Pero mientras consiente hasta el elogio el funcionamiento antiacadémico de esa fabulosa máquina de producción de ideas que fueron los seminarios de Lacan, siente indignación por la credulidad con que la mayor parte de sus discípulos lo escucharon o leyeron. Le avergüenza que, a medio siglo del seminario El sinthome, todavía prevalezca en el lacanismo la creencia de que Jacques Lacan reveló la verdad de la vida y obra de James Joyce, con los métodos que Mr. Deasy respaldaría. Deconstruyendo al Joyce de Lacan es, no solamente pero sí en primerísimo lugar, un intento laborioso de cambiar ese estado de la recepción. Ante la abundante bibliografía secundaria que generó El sinthome mantiene que:
Los dichos hacia Joyce están llenos de bajezas, de falta de tacto, de lecturas sesgadas. Eso nos puede llevar a la ruina. […] Desenmascarar el Joyce de Lacan, deconstruirlo, es un trabajo que los analistas se han evitado (no todos), dado que no parecen tolerar dos cosas: que Joyce no sea el que Lacan les presenta, y que Lacan tome a Joyce para hablar de sí mismo.

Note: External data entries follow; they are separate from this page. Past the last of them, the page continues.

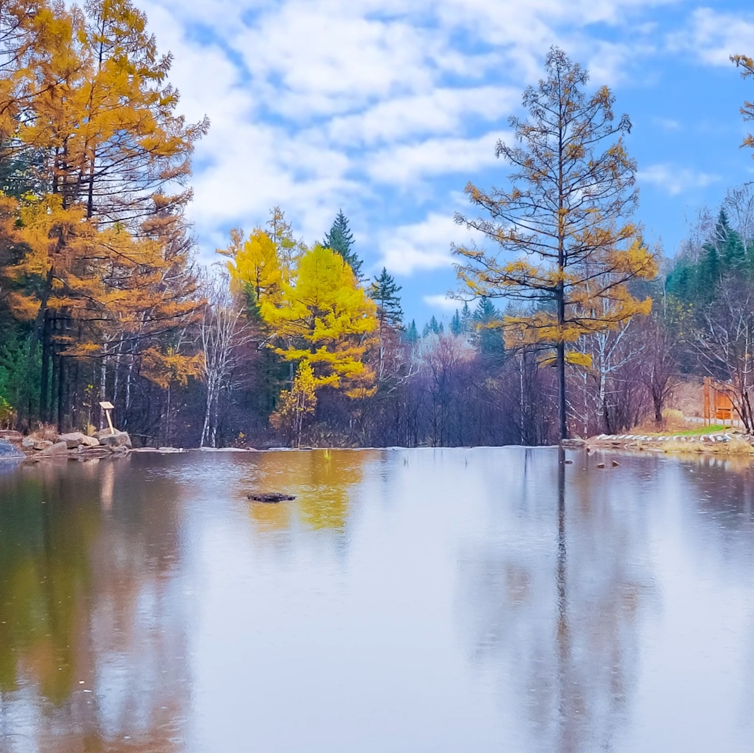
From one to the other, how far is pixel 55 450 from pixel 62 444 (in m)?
0.21

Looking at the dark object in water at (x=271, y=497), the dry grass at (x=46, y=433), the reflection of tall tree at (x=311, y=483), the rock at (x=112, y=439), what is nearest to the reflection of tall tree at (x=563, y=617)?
the reflection of tall tree at (x=311, y=483)

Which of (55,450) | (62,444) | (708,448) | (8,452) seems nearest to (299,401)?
Result: (62,444)

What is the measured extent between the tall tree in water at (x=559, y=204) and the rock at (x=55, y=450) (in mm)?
10447

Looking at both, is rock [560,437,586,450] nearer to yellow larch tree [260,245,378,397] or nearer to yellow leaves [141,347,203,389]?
yellow leaves [141,347,203,389]

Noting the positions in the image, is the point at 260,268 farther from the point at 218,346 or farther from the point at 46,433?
the point at 46,433

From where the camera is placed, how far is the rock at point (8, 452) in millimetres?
15695

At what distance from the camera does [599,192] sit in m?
20.9

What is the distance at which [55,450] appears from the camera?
56.0 feet

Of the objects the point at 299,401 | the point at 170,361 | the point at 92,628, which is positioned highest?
the point at 170,361

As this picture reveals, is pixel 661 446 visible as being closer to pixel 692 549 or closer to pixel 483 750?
pixel 692 549

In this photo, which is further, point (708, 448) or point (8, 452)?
point (708, 448)

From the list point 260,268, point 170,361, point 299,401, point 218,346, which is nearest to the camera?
point 170,361

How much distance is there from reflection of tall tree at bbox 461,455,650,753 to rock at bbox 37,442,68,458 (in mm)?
12013

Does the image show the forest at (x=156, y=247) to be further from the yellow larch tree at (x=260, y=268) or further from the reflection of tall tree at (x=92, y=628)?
the reflection of tall tree at (x=92, y=628)
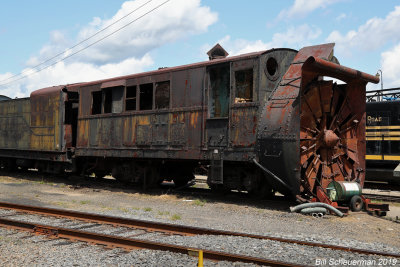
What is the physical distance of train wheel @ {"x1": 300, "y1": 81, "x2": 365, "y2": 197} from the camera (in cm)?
1005

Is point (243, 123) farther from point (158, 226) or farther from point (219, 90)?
point (158, 226)

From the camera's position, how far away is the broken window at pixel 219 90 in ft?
36.7

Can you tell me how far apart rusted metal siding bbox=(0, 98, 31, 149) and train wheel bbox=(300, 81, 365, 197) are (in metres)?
12.6

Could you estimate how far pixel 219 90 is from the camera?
11367mm

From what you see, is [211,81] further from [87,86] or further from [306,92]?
[87,86]

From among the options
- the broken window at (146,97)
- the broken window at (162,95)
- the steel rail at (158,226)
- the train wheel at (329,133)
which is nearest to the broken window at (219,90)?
the broken window at (162,95)

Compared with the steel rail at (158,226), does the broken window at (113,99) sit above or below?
above

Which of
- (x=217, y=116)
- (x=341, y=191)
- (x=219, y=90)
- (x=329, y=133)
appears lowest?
(x=341, y=191)

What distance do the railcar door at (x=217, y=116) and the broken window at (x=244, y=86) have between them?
15.9 inches

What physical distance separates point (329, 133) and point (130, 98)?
6691 mm

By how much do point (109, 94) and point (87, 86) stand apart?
1162 mm

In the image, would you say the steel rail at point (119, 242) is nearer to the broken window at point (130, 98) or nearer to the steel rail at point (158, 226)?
the steel rail at point (158, 226)

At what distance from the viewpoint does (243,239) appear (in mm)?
6504

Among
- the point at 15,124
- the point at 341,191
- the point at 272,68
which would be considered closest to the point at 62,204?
the point at 272,68
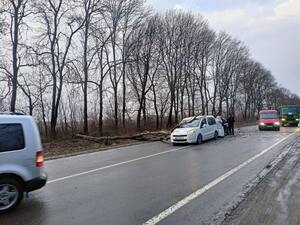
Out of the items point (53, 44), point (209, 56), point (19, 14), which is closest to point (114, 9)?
point (53, 44)

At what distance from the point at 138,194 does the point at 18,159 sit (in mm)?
2607

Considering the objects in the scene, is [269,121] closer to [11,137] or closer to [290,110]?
[290,110]

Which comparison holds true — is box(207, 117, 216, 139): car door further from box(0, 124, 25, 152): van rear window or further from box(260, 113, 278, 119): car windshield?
box(0, 124, 25, 152): van rear window

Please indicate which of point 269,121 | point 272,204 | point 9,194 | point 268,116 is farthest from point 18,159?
point 268,116

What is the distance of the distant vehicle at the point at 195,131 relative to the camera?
21.4 metres

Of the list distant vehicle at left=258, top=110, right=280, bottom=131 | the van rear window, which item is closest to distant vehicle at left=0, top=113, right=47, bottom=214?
the van rear window

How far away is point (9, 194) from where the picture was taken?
6.80 m

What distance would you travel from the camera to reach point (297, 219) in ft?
19.1

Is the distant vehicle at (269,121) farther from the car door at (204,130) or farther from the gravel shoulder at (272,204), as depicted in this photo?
the gravel shoulder at (272,204)

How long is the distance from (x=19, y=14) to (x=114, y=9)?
12.7 m

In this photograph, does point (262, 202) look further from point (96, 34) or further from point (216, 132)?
point (96, 34)

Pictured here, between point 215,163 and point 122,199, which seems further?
point 215,163

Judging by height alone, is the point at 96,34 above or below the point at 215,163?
above

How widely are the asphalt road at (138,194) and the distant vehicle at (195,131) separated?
8.35 metres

Como reflejos y reverberaciones de este alarmante diagnóstico, que yo comparto, el lector encontrará una decena de ocasiones en que Cerruti pierde la paciencia y se pone a sermonear –la entonación del sermón fue muy practicada por Joyce y Lacan–, incluyendo casi siempre la fórmula «Los/as analistas». Por ejemplo:
[La golpiza] que refiere Lacan está en Retrato del artista adolescente. Y, aunque es una ficción, no estaría mal que los/as analistas vayan a leerlo, para sacar sus propias conclusiones, y ver cómo está distorsionado, incluso mal citado, mezclando tiempos y espacios. […] ¿Qué lo llevará [a Lacan] a dejar asentadas varias referencias y pistas que los/as analistas, sin interrogar, sin espíritu crítico, toman al pie de la letra, transformando sus lecturas en una letra bíblica?
Se objetará que este prólogo es unilateral, que muy distinto hubiese sido de haber yo optado por la alternativa, mucho más probable, de suponer que Cerruti no leyó, a los diecisiete años, el Ulises de la edición de Penguin, sino la traducción del argentino Salas Subirat. En la página 40 de la edición Salas Subirat, no aparece el barullo que interrumpe la tranquila oficina de Mr. Deasy, sino la voz de Buck Mulligan acusando a Stephen de impiedad en los días de la agonía de su madre. Entrar por esa puerta hubiese, seguramente, privilegiado otras cuestiones de este libro. Como las del duelo, las maternidades y paternidades, los exilios amorosos, las carencias, las políticas del Otro, la no relación sexual y, last but not least, lo que Deconstruyendo al Joyce de Lacan cuenta del propio análisis de Cerruti. ¿No es casi un testimonio de pase? Admito la importancia de esas páginas y, naturalmente, pude haber enviado a Nicolás un Whatsapp para verificar cuál Ulises leyó de jovencito. Sin embargo, me pareció más cercano al espíritu de su libro, y a mi tarea de pregonar su novedad, abstenerme de preguntárselo.